16 Days of Activism: Play seeks to broach taboo of domestic violence

Domestic violence is a sensitive issue in most societies, especially among the conservative Afghan refugee community in Pakistan. A UNHCR-funded project uses drama to broach the issue.
3 December 2008
This domestic drama in Losar Sharfu helps to drive home the anti-violence message through the use of a female impersonator.

LOSAR SHARFU, Pakistan, December 3 (UNHCR) - It's not every day you see a man in a burqa, the sky-blue head-to-toe cloak most commonly worn by Muslim women in south-west Asia.

Seated in front of an audience of Afghan refugees, he towered over his fellow actors and spoke in a gruff voice. It took a lot of imagination to see him in character as a "wife" in this play about domestic violence, but it's a cultural compromise needed to raise taboo issues in this conservative community.

Last Thursday, Struggle for Change (SACH), a Pakistani non-governmental organization (NGO) funded by UNHCR, staged a drama performance for Afghan refugees in Losar Sharfu village of Pakistan's Punjab province. The event was part of the global 16 Days of Activism against Gender-Based Violence campaign that runs from November 25 to December 10 every year.

"Domestic violence is a sensitive issue and we can get into trouble if we approach it directly," said Khalida Salami, the Executive Director of SACH. "Theatre is a tool to raise awareness in a way that is easy to understand for the Afghan community."

To reach out to a community that works long hours in the nearby brick kilns, the NGO brought the play to their doorstep and staged it in front of the local mosque on a hill overlooking the fields.

"This is a story of two partners who lost their business but coped with it in different ways at home," explained Abdullah, the scriptwriter who also acts as a teacher in the play.

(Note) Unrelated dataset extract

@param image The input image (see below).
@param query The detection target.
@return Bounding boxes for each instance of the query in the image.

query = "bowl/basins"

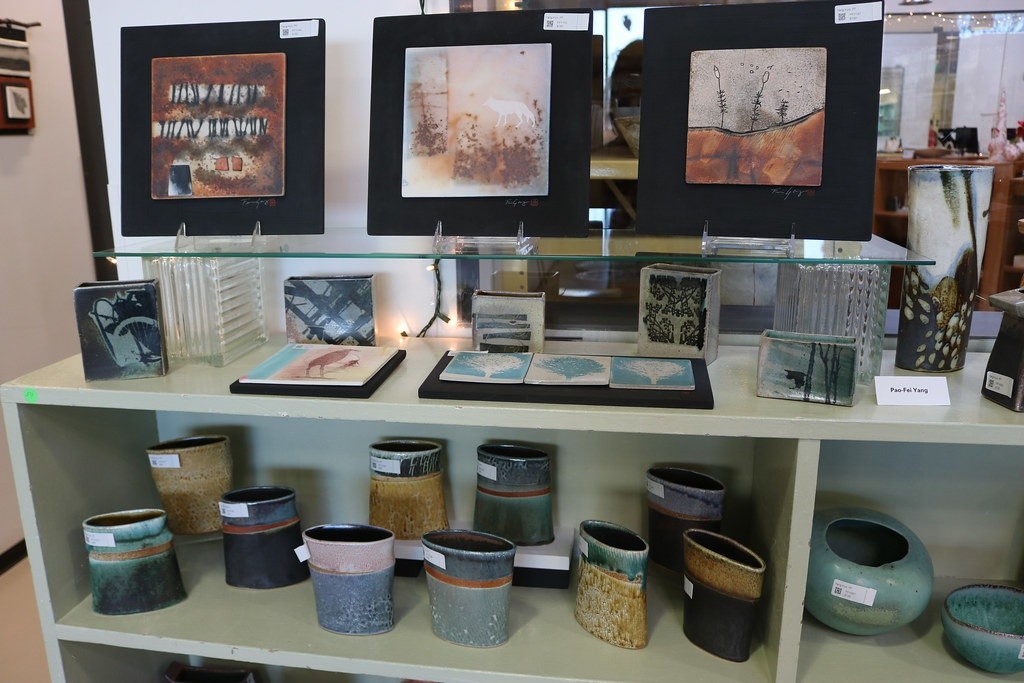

The all-male audience watched as one actor vented his anger on his family. He scolded his wife for her cooking, slapped his son and threw out his books. In contrast, his business partner went home, gave thanks for his food and spoke calmly to his wife. As their teacher-friend, Abdullah reminded them that the Quran teaches people to love each other.

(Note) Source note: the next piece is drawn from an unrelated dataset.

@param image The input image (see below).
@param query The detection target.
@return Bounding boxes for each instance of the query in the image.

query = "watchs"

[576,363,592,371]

"I am fully confident that after watching today's drama on stopping violence, Afghan people - especially the men - will live in peace and calm," he said afterwards.

Shepherd Said Omer Khan agreed, "I've learnt two things after watching the drama - first that we should not fight over small issues and second that we should not ruin our domestic peace and then we will have a normal life."

Haji Mohammad Shah, an elder of the Afghan community in Losar Sharfu, agreed. "A life full of fights is not a life," said the 61-year-old livestock trader. "From now on, we will try to spend our lives in peace and keep anger out of the home."

Similar plays will be staged next year for Afghan refugee women to help them understand their rights within the community and family.